La generalizzazione contenuta nel manifesto, a parere di Almici, finisce per delegittimare migliaia di donne e uomini che quotidianamente indossano l’uniforme, spesso esponendosi personalmente a rischi significativi per garantire la sicurezza dei cittadini.
Particolarmente critica è la posizione di Almici riguardo all’accostamento tra i fatti del G8 di Genova e la recente vicenda di Bologna.

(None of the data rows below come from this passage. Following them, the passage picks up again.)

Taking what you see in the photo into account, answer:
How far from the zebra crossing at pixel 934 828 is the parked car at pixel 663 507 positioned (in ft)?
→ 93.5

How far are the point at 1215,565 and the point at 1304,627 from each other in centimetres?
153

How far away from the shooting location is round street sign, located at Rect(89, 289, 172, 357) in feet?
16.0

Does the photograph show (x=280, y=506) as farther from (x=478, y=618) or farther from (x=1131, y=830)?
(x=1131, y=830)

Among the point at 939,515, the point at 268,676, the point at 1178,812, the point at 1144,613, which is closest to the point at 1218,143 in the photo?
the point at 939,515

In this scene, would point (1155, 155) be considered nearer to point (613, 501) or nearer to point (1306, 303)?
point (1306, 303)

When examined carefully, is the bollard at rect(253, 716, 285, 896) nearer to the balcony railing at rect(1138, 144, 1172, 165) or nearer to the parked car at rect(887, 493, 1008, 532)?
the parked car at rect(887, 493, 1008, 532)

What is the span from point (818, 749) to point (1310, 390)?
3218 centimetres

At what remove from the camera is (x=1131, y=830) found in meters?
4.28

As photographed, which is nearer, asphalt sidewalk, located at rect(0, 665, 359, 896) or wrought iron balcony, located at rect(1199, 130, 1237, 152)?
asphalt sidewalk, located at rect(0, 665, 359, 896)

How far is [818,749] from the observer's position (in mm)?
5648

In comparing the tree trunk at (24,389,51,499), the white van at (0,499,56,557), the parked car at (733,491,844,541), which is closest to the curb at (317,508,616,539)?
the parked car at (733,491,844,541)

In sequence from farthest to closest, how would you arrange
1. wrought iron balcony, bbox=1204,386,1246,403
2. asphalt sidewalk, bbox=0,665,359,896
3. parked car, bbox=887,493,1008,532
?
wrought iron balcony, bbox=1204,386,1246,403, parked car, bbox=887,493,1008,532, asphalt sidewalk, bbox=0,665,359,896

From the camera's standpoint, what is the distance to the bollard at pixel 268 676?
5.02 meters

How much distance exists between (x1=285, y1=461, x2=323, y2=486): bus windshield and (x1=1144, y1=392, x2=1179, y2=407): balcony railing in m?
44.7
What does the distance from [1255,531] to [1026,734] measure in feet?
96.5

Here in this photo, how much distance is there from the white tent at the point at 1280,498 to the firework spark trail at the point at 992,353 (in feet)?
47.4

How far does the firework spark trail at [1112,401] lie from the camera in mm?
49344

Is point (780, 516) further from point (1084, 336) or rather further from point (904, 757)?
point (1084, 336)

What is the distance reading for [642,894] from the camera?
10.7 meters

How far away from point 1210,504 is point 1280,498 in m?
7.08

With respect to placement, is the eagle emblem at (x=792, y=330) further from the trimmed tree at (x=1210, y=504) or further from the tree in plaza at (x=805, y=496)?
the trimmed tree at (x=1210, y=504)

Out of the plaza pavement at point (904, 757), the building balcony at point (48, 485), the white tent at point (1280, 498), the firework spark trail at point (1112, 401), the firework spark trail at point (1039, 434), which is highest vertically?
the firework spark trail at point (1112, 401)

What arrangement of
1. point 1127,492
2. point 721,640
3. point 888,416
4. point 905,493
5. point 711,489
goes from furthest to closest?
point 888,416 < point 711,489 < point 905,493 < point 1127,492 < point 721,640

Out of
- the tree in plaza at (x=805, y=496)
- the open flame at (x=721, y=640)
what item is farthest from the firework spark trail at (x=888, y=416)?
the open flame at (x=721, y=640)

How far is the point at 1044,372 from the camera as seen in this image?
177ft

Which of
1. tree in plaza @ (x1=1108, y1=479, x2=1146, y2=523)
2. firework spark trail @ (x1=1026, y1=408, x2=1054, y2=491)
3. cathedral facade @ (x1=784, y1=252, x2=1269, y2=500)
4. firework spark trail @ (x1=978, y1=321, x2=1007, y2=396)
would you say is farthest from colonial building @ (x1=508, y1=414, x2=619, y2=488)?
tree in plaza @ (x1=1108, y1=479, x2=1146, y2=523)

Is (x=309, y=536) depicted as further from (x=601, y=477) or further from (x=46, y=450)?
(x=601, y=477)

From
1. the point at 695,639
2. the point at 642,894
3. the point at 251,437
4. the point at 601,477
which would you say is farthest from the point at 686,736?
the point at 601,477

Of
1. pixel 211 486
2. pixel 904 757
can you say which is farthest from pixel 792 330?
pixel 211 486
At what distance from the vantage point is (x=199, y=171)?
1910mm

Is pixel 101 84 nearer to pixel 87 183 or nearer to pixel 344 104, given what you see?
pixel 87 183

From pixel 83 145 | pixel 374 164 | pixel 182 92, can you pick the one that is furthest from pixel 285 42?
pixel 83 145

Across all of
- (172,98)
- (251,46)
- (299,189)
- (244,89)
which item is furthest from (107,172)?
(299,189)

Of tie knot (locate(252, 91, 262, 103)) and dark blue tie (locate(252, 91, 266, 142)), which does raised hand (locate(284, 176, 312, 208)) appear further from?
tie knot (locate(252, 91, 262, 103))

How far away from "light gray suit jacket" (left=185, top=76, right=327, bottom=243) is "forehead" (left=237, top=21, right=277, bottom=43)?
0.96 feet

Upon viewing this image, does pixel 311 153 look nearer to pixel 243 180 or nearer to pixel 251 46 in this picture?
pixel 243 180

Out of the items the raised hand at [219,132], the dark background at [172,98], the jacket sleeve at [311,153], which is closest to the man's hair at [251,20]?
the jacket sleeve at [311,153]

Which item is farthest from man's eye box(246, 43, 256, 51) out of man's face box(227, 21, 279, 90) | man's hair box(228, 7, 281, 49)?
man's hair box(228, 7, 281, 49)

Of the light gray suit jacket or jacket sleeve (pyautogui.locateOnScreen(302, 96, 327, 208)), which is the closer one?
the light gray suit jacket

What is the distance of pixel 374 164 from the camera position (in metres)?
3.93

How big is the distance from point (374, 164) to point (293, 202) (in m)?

La deputata sottolinea che si tratta di episodi diversi, che si sono verificati in contesti completamente differenti, e che spetta esclusivamente alla magistratura il compito di accertare eventuali responsabilità su entrambi i casi.
L’utilizzo di questi episodi per costruire uno slogan diretto contro la Polizia, prosegue Almici, contribuisce all’alimentazione di una narrazione di carattere ideologico che colpisce indiscriminatamente tutte le Forze dell’ordine, nel momento in cui aggressioni, insulti e atti di violenza contro le donne e gli uomini in divisa risultano in aumento costante.
La deputata sostiene che in questo contesto particolarmente delicato sarebbe necessaria una maggiore responsabilità nel dibattito pubblico, mentre invece riscontra comportamenti che soffriano sul fuoco, creando un clima di ostilità diffusa verso chi rappresenta lo Stato.
Almici auspica che l’ANPI nazionale prenda nettamente le distanze dal manifesto in questione, ricordando che chi costantemente richiama i valori della Costituzione dovrebbe ricordarsi anche del rispetto dovuto alle istituzioni repubblicane e a coloro ai quali è affidato il compito di farle rispettare.
In conclusione, il deputato di Fratelli d’Italia esprime piena solidarietà e gratitudine nei confronti delle Forze dell’ordine, affermando che la legalità si difende sostenendo chi è incaricato di garantirla, non trasformando una divisa nel bersaglio di una campagna di natura politica.